Stored data entries:
- - - - -

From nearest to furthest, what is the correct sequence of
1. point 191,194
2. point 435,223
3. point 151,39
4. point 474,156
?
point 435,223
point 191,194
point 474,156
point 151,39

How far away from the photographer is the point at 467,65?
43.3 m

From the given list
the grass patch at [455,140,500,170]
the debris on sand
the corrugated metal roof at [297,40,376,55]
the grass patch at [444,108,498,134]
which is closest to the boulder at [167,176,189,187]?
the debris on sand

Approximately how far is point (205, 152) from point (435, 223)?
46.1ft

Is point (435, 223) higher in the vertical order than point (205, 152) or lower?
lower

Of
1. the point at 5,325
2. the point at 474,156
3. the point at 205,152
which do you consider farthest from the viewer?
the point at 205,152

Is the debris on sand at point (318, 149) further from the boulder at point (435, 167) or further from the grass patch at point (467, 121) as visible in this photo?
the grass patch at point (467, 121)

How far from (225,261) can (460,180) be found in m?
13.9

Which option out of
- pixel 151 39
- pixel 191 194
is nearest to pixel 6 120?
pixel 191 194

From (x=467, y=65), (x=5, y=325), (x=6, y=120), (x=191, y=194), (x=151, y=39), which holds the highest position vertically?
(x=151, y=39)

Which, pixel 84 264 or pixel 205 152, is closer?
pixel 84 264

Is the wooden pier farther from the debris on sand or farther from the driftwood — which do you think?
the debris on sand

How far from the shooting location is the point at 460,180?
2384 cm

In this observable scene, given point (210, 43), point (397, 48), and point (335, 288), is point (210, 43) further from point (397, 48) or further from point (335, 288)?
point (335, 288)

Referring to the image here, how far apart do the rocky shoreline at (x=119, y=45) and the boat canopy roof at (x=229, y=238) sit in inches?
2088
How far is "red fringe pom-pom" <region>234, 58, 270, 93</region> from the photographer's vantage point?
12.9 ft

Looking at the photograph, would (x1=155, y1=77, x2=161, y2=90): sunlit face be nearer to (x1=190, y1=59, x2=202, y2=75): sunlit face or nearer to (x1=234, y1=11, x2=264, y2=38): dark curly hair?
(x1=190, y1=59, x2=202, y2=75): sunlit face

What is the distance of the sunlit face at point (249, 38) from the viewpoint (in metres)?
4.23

- - - - -

→ Aim of the exercise
Look above for the line containing "Is point (435, 223)", then transcribe it and all lines after it through the last, exactly and with nothing else.

→ Answer to the task
Is point (435, 223) higher in the vertical order than point (205, 152) or lower?
lower

Of
1. the point at 5,325
2. the point at 474,156
3. the point at 205,152
which do you consider farthest from the viewer?
the point at 205,152

Is the debris on sand at point (318, 149) further from the boulder at point (435, 167) or further from the grass patch at point (467, 121) as visible in this photo?
the grass patch at point (467, 121)

How far from (225,261) can (460,180) be found in m?
13.9

Which option out of
- pixel 151 39
- pixel 191 194
is nearest to pixel 6 120?
pixel 191 194

From (x=467, y=65), (x=5, y=325), (x=6, y=120), (x=191, y=194), (x=151, y=39), which holds the highest position vertically?
(x=151, y=39)

Which, pixel 84 264 or pixel 205 152, is closer?
pixel 84 264

Is the wooden pier farther from the debris on sand or farther from the driftwood — which do you think?
the debris on sand

How far from the shooting location is the point at 460,180?
2384 cm

In this observable scene, given point (210, 43), point (397, 48), and point (335, 288), is point (210, 43) further from point (397, 48) or further from point (335, 288)?
point (335, 288)

Referring to the image here, how far apart do the rocky shoreline at (x=119, y=45) and the boat canopy roof at (x=229, y=238) sit in inches?
2088
How far is "red fringe pom-pom" <region>234, 58, 270, 93</region> from the photographer's vantage point?
12.9 ft

Looking at the photograph, would (x1=155, y1=77, x2=161, y2=90): sunlit face be nearer to (x1=190, y1=59, x2=202, y2=75): sunlit face or nearer to (x1=234, y1=11, x2=264, y2=38): dark curly hair?
(x1=190, y1=59, x2=202, y2=75): sunlit face

What is the distance of the sunlit face at point (249, 38) from the viewpoint (in metres)?
4.23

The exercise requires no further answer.